Published by Amy Snyder.

I could feel myself gaining weight as the vegetable oil was heating on my stove Sunday afternoon. Not one bit of food had yet touched my lips, but I could already feel it on my thighs.

It was the first Sunday of the football season, so we had to kick it off the right way in my house—bad food and drinks all day, along with about 10 hours of football. Oh, good times.

The bad foods—and by “bad” I mean delicious but dangerously fattening—of choice were potato skins and nachos. The deep-fried skins were topped with Follow Your Heart “cheddar cheese,” soy bacon bits, and scallions. The nachos were made from homemade deep-fried corn tortillas, more Follow Your Heart “cheddar cheese,” refried beans, jalapeños, and guacamole.

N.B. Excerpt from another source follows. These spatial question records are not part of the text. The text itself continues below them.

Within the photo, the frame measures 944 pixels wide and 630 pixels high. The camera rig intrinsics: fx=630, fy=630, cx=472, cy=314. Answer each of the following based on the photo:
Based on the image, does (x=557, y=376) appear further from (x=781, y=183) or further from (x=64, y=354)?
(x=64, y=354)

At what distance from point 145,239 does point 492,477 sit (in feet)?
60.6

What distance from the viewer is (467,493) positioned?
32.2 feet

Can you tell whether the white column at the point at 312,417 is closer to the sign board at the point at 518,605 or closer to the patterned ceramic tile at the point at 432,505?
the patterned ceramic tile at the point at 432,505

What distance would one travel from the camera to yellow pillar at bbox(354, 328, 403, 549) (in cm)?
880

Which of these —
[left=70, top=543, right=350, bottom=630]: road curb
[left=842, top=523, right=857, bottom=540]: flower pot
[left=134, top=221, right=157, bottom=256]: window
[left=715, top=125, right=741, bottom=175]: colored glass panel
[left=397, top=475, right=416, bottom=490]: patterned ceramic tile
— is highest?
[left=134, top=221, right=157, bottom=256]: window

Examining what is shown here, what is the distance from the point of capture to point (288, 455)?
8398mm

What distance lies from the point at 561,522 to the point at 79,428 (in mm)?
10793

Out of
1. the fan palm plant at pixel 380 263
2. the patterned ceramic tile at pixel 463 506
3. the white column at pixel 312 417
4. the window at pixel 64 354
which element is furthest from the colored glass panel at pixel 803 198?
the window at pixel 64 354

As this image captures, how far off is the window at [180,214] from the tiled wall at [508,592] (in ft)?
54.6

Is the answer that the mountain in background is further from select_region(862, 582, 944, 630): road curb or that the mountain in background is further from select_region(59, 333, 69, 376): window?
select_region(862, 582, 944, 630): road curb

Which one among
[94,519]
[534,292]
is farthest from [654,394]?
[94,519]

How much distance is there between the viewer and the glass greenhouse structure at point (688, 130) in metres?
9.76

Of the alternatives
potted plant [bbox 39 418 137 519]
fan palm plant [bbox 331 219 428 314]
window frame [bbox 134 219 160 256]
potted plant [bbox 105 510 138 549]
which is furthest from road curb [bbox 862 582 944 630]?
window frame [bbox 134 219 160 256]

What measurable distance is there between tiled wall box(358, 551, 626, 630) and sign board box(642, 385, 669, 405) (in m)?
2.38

The deep-fried feast made me feel like I was at any neighborhood sports bar, rooting on my boyfriend’s beloved Browns. They didn’t win this week, and neither did my Saints, but our football-obsessed Sunday was still fun anyway—and there is always next week.

Game-Day Potato Skins
6 potatoes
1 cup vegetable oil
8 oz. shredded vegan cheddar cheese (try Follow Your Heart brand)
1/8 cup soy bacon bits (try Bac-Os)
4 Tbsp. thinly sliced scallions
Soy sour cream (optional)

  • Preheat the oven to 375°F. Lightly grease a 9×13-inch baking pan.
  • Pierce the potatoes with a fork and microwave on high until soft, approximately 10 to 12 minutes.
  • Remove from the microwave and cut in half vertically. Scoop out the inside, leaving a 1/4-inch-thick shell.
  • Heat the oil to 365°F in a deep fryer or a deep saucepan. Fry the potato shells for 5 minutes. Remove and drain on paper towels.
  • Fill the potato shells with the “cheese” and soy bacon bits. Arrange on the prepared baking pan and bake for 10 to 15 minutes, or until the “cheese” has melted.
  • Top with the sliced scallions and the soy sour cream, if desired.